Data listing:
:::

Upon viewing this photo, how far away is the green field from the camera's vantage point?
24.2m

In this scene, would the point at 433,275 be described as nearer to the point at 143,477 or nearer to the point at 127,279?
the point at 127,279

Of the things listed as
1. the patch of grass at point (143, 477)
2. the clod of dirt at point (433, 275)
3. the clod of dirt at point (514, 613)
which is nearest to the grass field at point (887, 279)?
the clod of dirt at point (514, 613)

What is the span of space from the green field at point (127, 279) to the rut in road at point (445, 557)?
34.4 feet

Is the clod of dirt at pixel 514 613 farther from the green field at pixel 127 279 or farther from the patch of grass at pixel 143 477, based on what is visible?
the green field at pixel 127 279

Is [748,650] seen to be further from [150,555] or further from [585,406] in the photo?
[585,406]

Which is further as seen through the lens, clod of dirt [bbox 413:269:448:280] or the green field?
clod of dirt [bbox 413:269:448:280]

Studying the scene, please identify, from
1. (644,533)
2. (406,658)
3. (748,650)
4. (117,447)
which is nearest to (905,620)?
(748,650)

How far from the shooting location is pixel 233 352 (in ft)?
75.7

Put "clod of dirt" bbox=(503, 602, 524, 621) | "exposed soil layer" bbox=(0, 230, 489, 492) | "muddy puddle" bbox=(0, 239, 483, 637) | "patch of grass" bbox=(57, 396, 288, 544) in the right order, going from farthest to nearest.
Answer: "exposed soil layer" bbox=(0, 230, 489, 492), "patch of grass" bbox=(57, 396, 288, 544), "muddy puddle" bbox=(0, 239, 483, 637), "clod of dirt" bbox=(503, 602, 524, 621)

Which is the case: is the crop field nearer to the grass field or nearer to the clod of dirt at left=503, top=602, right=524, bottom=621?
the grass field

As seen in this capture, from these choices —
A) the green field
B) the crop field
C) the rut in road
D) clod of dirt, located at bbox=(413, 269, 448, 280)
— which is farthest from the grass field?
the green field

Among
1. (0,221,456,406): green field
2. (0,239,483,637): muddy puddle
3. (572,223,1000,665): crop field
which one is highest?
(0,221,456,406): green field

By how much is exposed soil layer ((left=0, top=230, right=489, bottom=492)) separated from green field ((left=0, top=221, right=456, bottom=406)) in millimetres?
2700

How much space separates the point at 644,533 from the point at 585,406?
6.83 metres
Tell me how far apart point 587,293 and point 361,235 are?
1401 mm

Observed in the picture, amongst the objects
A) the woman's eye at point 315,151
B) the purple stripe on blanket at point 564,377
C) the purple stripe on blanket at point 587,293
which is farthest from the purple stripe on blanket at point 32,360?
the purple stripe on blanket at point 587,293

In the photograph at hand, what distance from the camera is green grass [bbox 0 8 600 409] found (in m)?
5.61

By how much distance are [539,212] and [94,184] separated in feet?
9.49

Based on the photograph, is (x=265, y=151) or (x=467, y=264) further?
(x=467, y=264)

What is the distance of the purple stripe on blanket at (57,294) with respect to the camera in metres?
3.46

:::

• [Task requirements] Convert the data above into a JSON list of strings with one string per line. Omit the blank lines.

• [Solution for this exercise]
[
  "Upon viewing this photo, how far away is the green field from the camera's vantage point?",
  "24.2m",
  "In this scene, would the point at 433,275 be described as nearer to the point at 143,477 or nearer to the point at 127,279?",
  "the point at 127,279",
  "Of the things listed as",
  "1. the patch of grass at point (143, 477)",
  "2. the clod of dirt at point (433, 275)",
  "3. the clod of dirt at point (514, 613)",
  "which is nearest to the grass field at point (887, 279)?",
  "the clod of dirt at point (514, 613)",
  "What is the span of space from the green field at point (127, 279) to the rut in road at point (445, 557)?",
  "34.4 feet",
  "Is the clod of dirt at pixel 514 613 farther from the green field at pixel 127 279 or farther from the patch of grass at pixel 143 477, based on what is visible?",
  "the green field at pixel 127 279",
  "Is [748,650] seen to be further from [150,555] or further from [585,406] in the photo?",
  "[585,406]",
  "Which is further as seen through the lens, clod of dirt [bbox 413:269:448:280] or the green field?",
  "clod of dirt [bbox 413:269:448:280]",
  "Studying the scene, please identify, from",
  "1. (644,533)",
  "2. (406,658)",
  "3. (748,650)",
  "4. (117,447)",
  "which is nearest to (905,620)?",
  "(748,650)",
  "How far from the shooting location is pixel 233 352 (in ft)?",
  "75.7",
  "Put \"clod of dirt\" bbox=(503, 602, 524, 621) | \"exposed soil layer\" bbox=(0, 230, 489, 492) | \"muddy puddle\" bbox=(0, 239, 483, 637) | \"patch of grass\" bbox=(57, 396, 288, 544) in the right order, going from farthest to nearest.",
  "Answer: \"exposed soil layer\" bbox=(0, 230, 489, 492), \"patch of grass\" bbox=(57, 396, 288, 544), \"muddy puddle\" bbox=(0, 239, 483, 637), \"clod of dirt\" bbox=(503, 602, 524, 621)",
  "Which is the case: is the crop field nearer to the grass field or nearer to the clod of dirt at left=503, top=602, right=524, bottom=621?",
  "the grass field",
  "As seen in this capture, from these choices —",
  "A) the green field",
  "B) the crop field",
  "C) the rut in road",
  "D) clod of dirt, located at bbox=(413, 269, 448, 280)",
  "— which is farthest from the grass field?",
  "the green field",
  "Among",
  "1. (0,221,456,406): green field",
  "2. (0,239,483,637): muddy puddle",
  "3. (572,223,1000,665): crop field",
  "which one is highest?",
  "(0,221,456,406): green field",
  "By how much is exposed soil layer ((left=0, top=230, right=489, bottom=492)) separated from green field ((left=0, top=221, right=456, bottom=406)) in millimetres?",
  "2700",
  "How much space separates the point at 644,533 from the point at 585,406?",
  "6.83 metres",
  "Tell me how far apart point 587,293 and point 361,235 are?",
  "1401 mm",
  "Observed in the picture, amongst the objects",
  "A) the woman's eye at point 315,151",
  "B) the purple stripe on blanket at point 564,377",
  "C) the purple stripe on blanket at point 587,293",
  "which is farthest from the purple stripe on blanket at point 32,360?",
  "the purple stripe on blanket at point 587,293",
  "In the photograph at hand, what distance from the camera is green grass [bbox 0 8 600 409] found (in m)?",
  "5.61",
  "By how much distance are [539,212] and [94,184] separated in feet?",
  "9.49",
  "Based on the photograph, is (x=265, y=151) or (x=467, y=264) further?",
  "(x=467, y=264)",
  "What is the distance of the purple stripe on blanket at (57,294) with respect to the camera in metres?",
  "3.46"
]